-- Document text --
This post is intended to give a history of the dispute over Santa Monica Airport (SMO) ownership between the City and the FAA as well as of the mounting opposition to the airport from the impacted residents in the surrounds. We will not give a full history of SMO itself and the issues surrounding it, for that you can watch CASMAT’s March 2013 video which can be found here.
In the late 1950’s, Douglas began development of the DC-8, a 4-engine jet-powered airliner. By 1967 a total of 59 claims regarding jet activity were brought by nearby residents. The company proposed further lengthening the current SMO runway to accommodate the new aircraft and acquiring additional land to build new corporate offices. This would have required the bulldozing of additional residential areas; this had already happened once in 1941 when US Government changed the original two shorter runways in an X configuration to a single longer runway for wartime use (so expanding the airport to 227 acres). The City of Santa Monica declined the request.
In 1968, the City in an attempt to shield itself from litigation proposed a jet curfew, this was challenged in the court of appeals, but eventually upheld. Subsequently, Douglas shifted the manufacturing of jet aircraft to Long Beach Airport and completed its relocation to Long Beach in 1975. By 1977, the Douglas plant, which had at one time been the largest factory in the world (employing 44,000 workers operating in shifts), became a vacant dirt lot. In that same year, the City’s noise ordinances (introduced in 1975) were challenged but upheld in Federal District Court, however, the jet ban was held to be unconstitutional.

-- Material --
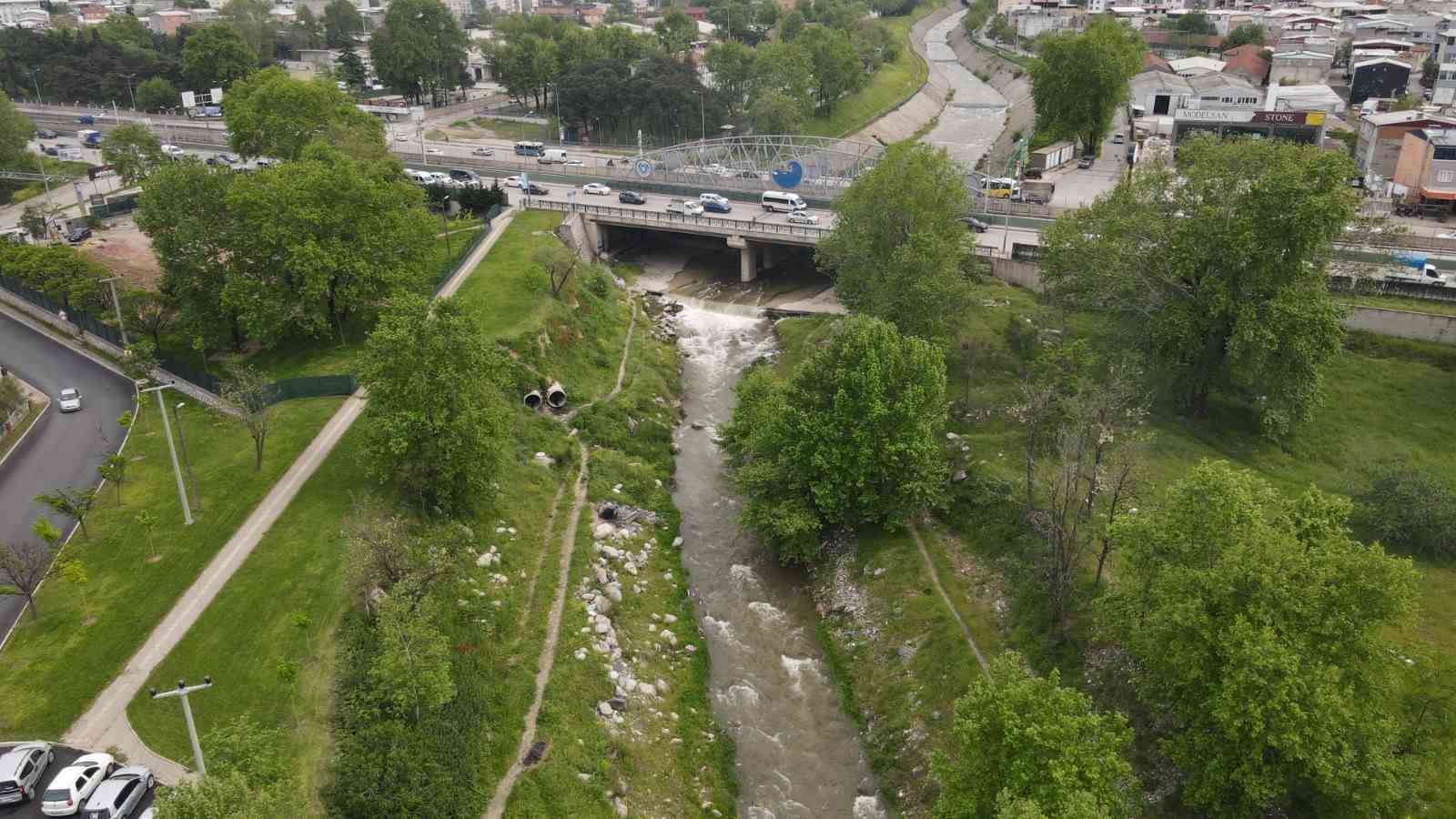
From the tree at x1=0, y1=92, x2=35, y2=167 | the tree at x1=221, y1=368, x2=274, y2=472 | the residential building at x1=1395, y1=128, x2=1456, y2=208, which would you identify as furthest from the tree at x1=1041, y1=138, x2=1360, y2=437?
the tree at x1=0, y1=92, x2=35, y2=167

-- Exercise instructions --
Reproduce the Santa Monica Airport history text word for word, in its entirety. The lines are not involved in the work that comes next.

-- Reply to the task --
This post is intended to give a history of the dispute over Santa Monica Airport (SMO) ownership between the City and the FAA as well as of the mounting opposition to the airport from the impacted residents in the surrounds. We will not give a full history of SMO itself and the issues surrounding it, for that you can watch CASMAT’s March 2013 video which can be found here.
In the late 1950’s, Douglas began development of the DC-8, a 4-engine jet-powered airliner. By 1967 a total of 59 claims regarding jet activity were brought by nearby residents. The company proposed further lengthening the current SMO runway to accommodate the new aircraft and acquiring additional land to build new corporate offices. This would have required the bulldozing of additional residential areas; this had already happened once in 1941 when US Government changed the original two shorter runways in an X configuration to a single longer runway for wartime use (so expanding the airport to 227 acres). The City of Santa Monica declined the request.
In 1968, the City in an attempt to shield itself from litigation proposed a jet curfew, this was challenged in the court of appeals, but eventually upheld. Subsequently, Douglas shifted the manufacturing of jet aircraft to Long Beach Airport and completed its relocation to Long Beach in 1975. By 1977, the Douglas plant, which had at one time been the largest factory in the world (employing 44,000 workers operating in shifts), became a vacant dirt lot. In that same year, the City’s noise ordinances (introduced in 1975) were challenged but upheld in Federal District Court, however, the jet ban was held to be unconstitutional.